The Difference Between Stakes, Shares & Stocks

A corporation ultimately answers not to the CEO or even to the chairman of the board, but to its owners – the stockholders. "Stakes," "shares" and "stocks" all refer to the allocation of ownership in corporations. Put simply, your stake in a company depends on how many shares you own of its stock. While many people use these terms interchangeably, NASDAQ indicates that stakes, shares and stocks are not the same thing.

Understanding Corporate-Issued Stocks

Stock is the means by which a corporation distributes and recognizes ownership. Every corporation issues stock, and whoever owns that stock literally owns the corporation. That ownership may be divided among thousands or millions of people, but each is a legitimate owner, entitled to vote for the members of the board of directors and, in many cases, to collect a portion of the company profits as a dividend.

When people say they own "stocks," it generally means that they have purchased stock in several different corporations.

Shares of Ownership

Companies divide their stock into shares, with each share representing one "unit" of ownership.
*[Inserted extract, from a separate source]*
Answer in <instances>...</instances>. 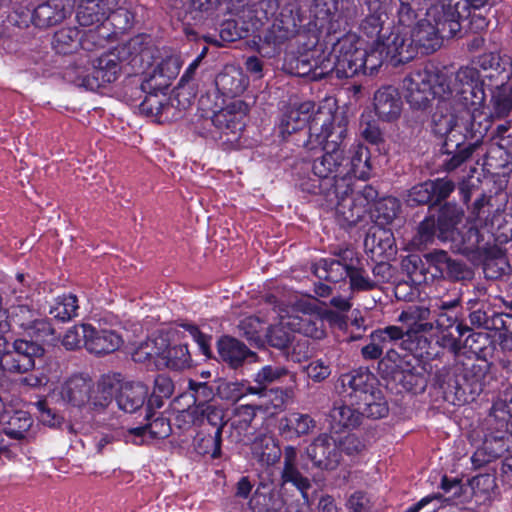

The more shares the company has "outstanding" – that is, issued and available for trading -- the smaller the slice of ownership each individual share represents.

For example, as of ​December 2021​, IBM had about ​897 million​ shares of stock outstanding. If you owned one of those shares, you would own a single unit out of the total shares of IBM. A company's "stock price" is really its per-share price. Shares are not always so straightforward because of options and

Stakes of Stock

Your "stake" in a company represents the total percentage of its stock you own. If you owned, say, ​18 million​ of IBM's ​897 million​ outstanding shares, you would have about a ​2 percent​ stake in the company. The more shares you own, the greater your stake.

A stake of greater than ​50 percent​ in a typical company will ensure control of that company. However, it's sometimes possible to exercise control over a company with less than a majority stake, depending on how the other stock is distributed.

Types and Classes

Be aware that companies can and do issue different types and classes of stock, which can make some shares worth more than others and can affect the influence of a stockholder's relative stake.

Classes of stock are issued as A or B and determined by the issuing company. For example, a company might issue ​two classes​ of common stock. Class A stock might carry with it one vote per share, while Class B stock gives its owners ​10 votes​ per share. (This is how the Ford family maintains control over Ford Motor despite holding only a small stake.) Class C shares are "executive" and issued as compensation within the company.

Meanwhile, many companies issue "preferred" stock. Preferred shareholders usually have no voting rights, but they are first in line to get dividends and would have a higher-priority claim on the company's assets if the company went out of business.